Extract provided:
<<<<

It was now so black and overcast that at times I was not sure we were moving. Isaac stayed a little ahead. Scott was showing definite signs of shock from his injury and must have been in significant pain, although he never complained. He was the only one of us not wearing a full dry suit, too, so his clothes were damp. With the falling temperature and his enforced immobility he was beginning to shiver badly, and hypothermia was starting to set in.


Now we came to the next drop. It was pitch black, but we thought from the sound that it was short. It didn't sound too difficult, but we could not tell. Isaac checked out the portaging options, but found that we were at a ceder swamp. There was no way we could get Scott through, much less the canoes. Our options were disappearing rapidly. We had to get Scott to shelter and medical attention quickly.


After some debate, Isaac decided to play probe. He floated down the centre of the rapid to see what was there. Finding that it was just a swift, he called out that it was okay to proceed, but that we should stay left. We could only hear the occasional word over the sound of the water, but we got the gist of it. The only problem was that we really did not have a good idea where “left” was. Even if we did, steering the three canoes rafted together was not an easy job. Isaac brought his Quake out into the current and guided us toward his voice -- pretty much until we rammed him. I can't imagine what Scott was thinking. If we dumped in the dark, his chances were not good. All of us decided that we would not try that again, but for now we were back into another flat section.

>>>>

Given material:
<<<<

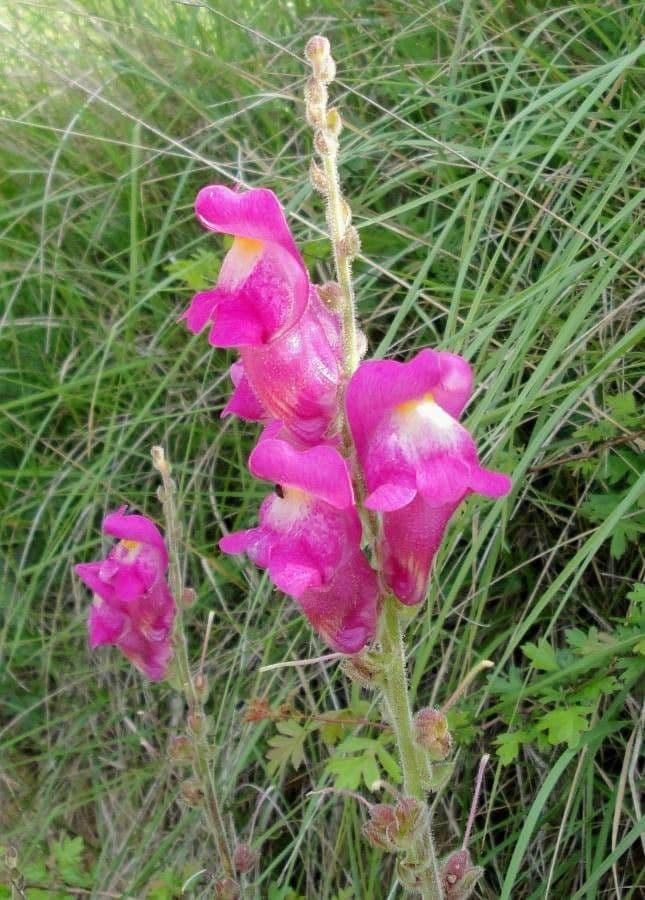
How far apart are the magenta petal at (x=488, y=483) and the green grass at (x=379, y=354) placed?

>>>>

Exercise:
Write the next part of the account of the nighttime canoe descent with the injured paddler, picking up right after its last sentence. The material that comes after the canoe account was taken from a separate source.

Response to the task:
The river twisted and wound on for a bit and then we came to the next drop. It sounded bigger, perhaps, but we already knew we would not run it. We got out of the boats and started toward the bottom of the rapid, trying to stay very close together. None of us liked the idea of someone wandering off. After passing through a knee deep pond, we pushed through some trees and climbed a small ridge. At the top was an ATV trail. Since we were on the road side of the river, we made the assumption that this would end up near the road. We decided to follow it. This had the additional benefit of warming Scott through exercise, and his shivering seemed to abate somewhat as we walked. We soon came to a burnt cabin, then a narrow lane and a power line. Following these eventually brought us to a gate and the road. Following the road south, Mike blew on his whistle as we walked. Eventually we were answered by another whistle ahead, and Martin and Glenn came out of the dark toward us. It turned out that Martin's car was just ahead, and soon we had Scott in dry clothes in the car. The time was now somewhere around 7:30 or 8pm.


Martin, Isaac and I piled in and they drove me to my van at the put in, then headed off to the hospital in Belleville. By the time I got back, Mike and Glenn had borrowed a couple of flashlights from a helpful resident near the take out, located our boats where we had abandoned them near the river, and had brought Isaac's and Scot's boats to the road. While I put those on the roof they went back for the other two.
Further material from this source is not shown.